Nowhere in the Hexi Corridor does a traveler feel closer to those who came before him than at Yumen Pass. Located about 90 kilometers northwest of Dunhuang, it marks the corridor's westernmost end — a threshold laden with both historical and emotional weight.

For those departing, this was the final farewell to familiar soil, a place for lingering glances before vanishing into the unknown. For those arriving, it was a gateway of hope — the desert and its hardships behind them, and ahead, the vibrant trading hub of Dunhuang, beckoning like a promise fulfilled.

Once surrounded on three sides by water — a strategic choice for its location — the pass now consists of only a rectangular fortress with crumbling rammed-earth walls that blend seamlessly into the surrounding Gobi.

However, as an outpost of the Han Dynasty (206 BC-AD 220), this UNESCO World Heritage Site still warrants a long journey. In Chinese, yumen means "jade gate". Raw jade once traveled through the corridor, part of the ancient Silk Road, to workshops where it was transformed into exquisite ritual and ornamental pieces. Not just jade, the techniques of metalworking and chariot-building also traversed this route, long before Zhang Qian's landmark journey.

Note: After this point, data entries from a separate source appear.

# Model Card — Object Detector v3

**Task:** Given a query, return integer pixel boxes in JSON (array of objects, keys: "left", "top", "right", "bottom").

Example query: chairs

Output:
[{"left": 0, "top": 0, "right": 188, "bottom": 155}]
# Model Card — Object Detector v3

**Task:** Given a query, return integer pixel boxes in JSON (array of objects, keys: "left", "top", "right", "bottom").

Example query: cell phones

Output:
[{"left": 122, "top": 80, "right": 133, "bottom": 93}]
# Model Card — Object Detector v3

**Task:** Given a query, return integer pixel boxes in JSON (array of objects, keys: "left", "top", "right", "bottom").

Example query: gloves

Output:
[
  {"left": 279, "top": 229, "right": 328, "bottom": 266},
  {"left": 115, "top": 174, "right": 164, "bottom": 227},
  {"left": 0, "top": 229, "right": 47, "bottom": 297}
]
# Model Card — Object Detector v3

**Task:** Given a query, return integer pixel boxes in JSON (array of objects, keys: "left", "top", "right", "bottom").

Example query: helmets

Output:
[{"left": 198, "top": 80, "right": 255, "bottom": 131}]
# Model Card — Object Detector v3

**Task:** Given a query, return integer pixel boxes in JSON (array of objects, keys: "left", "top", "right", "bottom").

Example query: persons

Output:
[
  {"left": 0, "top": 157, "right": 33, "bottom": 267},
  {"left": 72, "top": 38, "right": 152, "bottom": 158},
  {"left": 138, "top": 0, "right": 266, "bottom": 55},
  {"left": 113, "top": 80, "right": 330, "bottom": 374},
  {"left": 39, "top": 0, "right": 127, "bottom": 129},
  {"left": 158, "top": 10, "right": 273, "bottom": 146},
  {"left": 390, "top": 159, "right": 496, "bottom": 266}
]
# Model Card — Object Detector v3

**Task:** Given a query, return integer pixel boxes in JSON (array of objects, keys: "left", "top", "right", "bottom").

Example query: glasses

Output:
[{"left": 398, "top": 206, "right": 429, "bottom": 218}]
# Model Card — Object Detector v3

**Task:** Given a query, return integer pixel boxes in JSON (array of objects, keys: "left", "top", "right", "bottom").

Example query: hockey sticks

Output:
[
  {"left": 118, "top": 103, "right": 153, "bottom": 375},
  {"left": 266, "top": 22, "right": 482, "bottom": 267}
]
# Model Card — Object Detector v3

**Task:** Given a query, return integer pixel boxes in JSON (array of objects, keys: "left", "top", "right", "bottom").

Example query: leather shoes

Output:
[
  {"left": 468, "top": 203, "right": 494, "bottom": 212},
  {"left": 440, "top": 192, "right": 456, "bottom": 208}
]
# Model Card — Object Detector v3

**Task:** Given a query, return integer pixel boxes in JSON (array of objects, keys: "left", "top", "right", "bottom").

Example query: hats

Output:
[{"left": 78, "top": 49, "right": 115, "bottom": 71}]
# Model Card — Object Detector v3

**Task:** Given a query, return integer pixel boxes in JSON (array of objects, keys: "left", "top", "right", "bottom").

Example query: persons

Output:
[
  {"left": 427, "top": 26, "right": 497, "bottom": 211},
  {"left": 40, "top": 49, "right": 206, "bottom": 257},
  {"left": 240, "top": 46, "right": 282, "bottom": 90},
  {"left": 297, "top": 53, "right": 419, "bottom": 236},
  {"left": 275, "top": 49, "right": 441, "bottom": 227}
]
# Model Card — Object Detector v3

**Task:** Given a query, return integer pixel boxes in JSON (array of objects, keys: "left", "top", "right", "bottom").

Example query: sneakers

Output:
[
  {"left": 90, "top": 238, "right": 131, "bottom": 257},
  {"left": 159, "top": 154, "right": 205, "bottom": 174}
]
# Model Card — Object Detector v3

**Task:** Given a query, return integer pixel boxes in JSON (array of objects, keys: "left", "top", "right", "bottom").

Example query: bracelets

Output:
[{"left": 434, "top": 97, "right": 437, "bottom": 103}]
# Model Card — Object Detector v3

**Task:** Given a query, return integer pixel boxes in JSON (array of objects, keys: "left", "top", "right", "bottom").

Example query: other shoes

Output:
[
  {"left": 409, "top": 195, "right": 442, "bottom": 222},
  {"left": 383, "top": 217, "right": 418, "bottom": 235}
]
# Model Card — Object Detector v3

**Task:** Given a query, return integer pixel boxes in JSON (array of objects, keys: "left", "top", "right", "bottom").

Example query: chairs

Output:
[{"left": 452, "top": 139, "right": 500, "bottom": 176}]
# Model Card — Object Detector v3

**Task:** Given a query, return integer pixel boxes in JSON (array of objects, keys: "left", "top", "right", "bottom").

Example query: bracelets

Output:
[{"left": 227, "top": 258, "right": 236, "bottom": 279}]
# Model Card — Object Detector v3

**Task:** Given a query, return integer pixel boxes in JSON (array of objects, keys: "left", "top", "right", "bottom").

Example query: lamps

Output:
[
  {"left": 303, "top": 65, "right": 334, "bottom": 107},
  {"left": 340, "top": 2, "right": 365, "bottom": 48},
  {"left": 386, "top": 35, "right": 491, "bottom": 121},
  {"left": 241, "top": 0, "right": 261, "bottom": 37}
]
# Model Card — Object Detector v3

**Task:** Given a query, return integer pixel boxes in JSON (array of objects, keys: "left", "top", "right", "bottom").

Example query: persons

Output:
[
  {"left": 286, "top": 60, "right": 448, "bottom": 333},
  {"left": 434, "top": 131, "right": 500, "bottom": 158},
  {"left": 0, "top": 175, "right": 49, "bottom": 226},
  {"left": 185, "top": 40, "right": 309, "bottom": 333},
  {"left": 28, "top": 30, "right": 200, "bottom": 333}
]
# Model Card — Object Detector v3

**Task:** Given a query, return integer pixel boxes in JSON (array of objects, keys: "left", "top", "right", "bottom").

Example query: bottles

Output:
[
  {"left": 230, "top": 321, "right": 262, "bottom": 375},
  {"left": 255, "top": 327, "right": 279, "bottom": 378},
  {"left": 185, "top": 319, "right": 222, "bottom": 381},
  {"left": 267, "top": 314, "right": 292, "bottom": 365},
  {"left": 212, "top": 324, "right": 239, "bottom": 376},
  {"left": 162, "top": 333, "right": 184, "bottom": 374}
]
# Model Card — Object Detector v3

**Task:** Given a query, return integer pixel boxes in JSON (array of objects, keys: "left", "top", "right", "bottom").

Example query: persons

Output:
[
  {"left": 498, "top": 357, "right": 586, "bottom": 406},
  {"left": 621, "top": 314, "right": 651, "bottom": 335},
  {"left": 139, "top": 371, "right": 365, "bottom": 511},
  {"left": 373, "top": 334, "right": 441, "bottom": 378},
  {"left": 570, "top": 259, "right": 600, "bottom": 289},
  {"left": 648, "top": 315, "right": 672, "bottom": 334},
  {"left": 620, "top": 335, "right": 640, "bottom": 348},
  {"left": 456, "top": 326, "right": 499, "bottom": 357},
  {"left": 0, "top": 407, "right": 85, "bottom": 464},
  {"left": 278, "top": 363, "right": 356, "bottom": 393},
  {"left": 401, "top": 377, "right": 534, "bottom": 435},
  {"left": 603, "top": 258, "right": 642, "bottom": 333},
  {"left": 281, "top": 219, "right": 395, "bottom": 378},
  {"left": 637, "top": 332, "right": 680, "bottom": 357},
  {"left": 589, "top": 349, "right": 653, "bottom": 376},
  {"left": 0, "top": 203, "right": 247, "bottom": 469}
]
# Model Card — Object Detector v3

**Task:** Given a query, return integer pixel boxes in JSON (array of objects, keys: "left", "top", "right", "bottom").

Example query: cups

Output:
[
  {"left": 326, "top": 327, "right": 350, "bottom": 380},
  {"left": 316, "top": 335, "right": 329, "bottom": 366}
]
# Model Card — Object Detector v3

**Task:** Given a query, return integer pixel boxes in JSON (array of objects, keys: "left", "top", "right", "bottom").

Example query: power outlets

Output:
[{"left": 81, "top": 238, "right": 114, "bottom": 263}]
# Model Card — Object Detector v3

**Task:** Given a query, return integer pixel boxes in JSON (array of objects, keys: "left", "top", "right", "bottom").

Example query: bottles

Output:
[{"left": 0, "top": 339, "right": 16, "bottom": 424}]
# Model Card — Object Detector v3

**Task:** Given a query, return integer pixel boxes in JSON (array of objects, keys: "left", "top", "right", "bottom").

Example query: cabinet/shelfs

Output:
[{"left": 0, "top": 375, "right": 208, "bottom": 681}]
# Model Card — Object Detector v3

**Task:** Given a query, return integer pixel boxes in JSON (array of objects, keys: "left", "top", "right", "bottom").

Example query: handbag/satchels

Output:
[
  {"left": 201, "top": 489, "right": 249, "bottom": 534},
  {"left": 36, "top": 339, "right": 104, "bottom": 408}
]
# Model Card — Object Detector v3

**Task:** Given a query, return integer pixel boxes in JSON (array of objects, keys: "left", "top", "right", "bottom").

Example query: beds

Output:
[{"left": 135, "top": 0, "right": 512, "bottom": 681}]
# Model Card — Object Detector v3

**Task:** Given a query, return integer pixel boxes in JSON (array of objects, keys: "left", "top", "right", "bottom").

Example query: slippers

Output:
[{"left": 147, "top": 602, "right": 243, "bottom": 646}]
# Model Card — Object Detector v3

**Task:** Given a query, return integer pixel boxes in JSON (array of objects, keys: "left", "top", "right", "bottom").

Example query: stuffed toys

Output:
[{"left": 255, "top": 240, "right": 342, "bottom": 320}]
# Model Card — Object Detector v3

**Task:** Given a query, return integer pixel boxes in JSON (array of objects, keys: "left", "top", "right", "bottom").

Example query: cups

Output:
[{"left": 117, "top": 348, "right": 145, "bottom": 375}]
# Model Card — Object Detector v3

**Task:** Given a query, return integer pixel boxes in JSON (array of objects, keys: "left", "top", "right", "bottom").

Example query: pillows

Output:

"The pass is a physical reminder, a monument to connection that we are still seeking to revive and enhance today," says Li Yongping, a senior researcher at the Gansu Provincial Museum.

To connect worlds, one had to protect them. The Han emperors understood this, and the Great Wall was built over 11,000 kilometers to safeguard against those who might disrupt the network of communication. Remaining segments of this meandering wall can be found only a few kilometers away.

The "Colorful Danxia" of Zhangye SUN ZHIJUN/FOR CHINA DAILY/TONG YUNSHAN/CHINA DAILY

Constructed with alternating layers of sandstone and indigenous plants like desert reed and red willow, the walls bordered fields of fine sand, designed to capture footprints — and with them, the movements of enemy troops. (Red willow sticks are still used today — not for defense, but to skewer mutton and beef for the region's beloved barbecue.)

Interestingly, long before humans walked the Earth, Mother Nature had begun carving her own Great Wall in the Gobi, with wind as her chisel. In what is now the Dunhuang Yardang (Yadan in Chinese) National Geopark — "Yardang" refers to land formations sculpted by relentless desert winds — whistling gusts have shaped silent, jagged turrets of stratified sandstone since time immemorial.

This land once lay beneath the ocean until collision between the Indian plate and the Eurasian plate — beginning around 50 million years ago — thrust it upward. The same tectonic forces were responsible for raising the Qilian Mountains and for lifting vast stretches of land in Zhangye, another oasis town, exposing the latter's ancient seabeds and their layered sedimentary rocks.

In the 1920s and '30s, a group of Chinese geologists studied the landform in Zhangye, before naming it "Danxia", or "the red afterglow", indicating the landscape's dominant rusty red hue produced by iron oxide. The Zhangye National Geopark is home to the "Colorful Danxia", where red serves as the backdrop to a striking palette shaped by minerals — iron sulfide creating yellow hues and high concentrations of chloride and iron silicate producing shades of green and blue.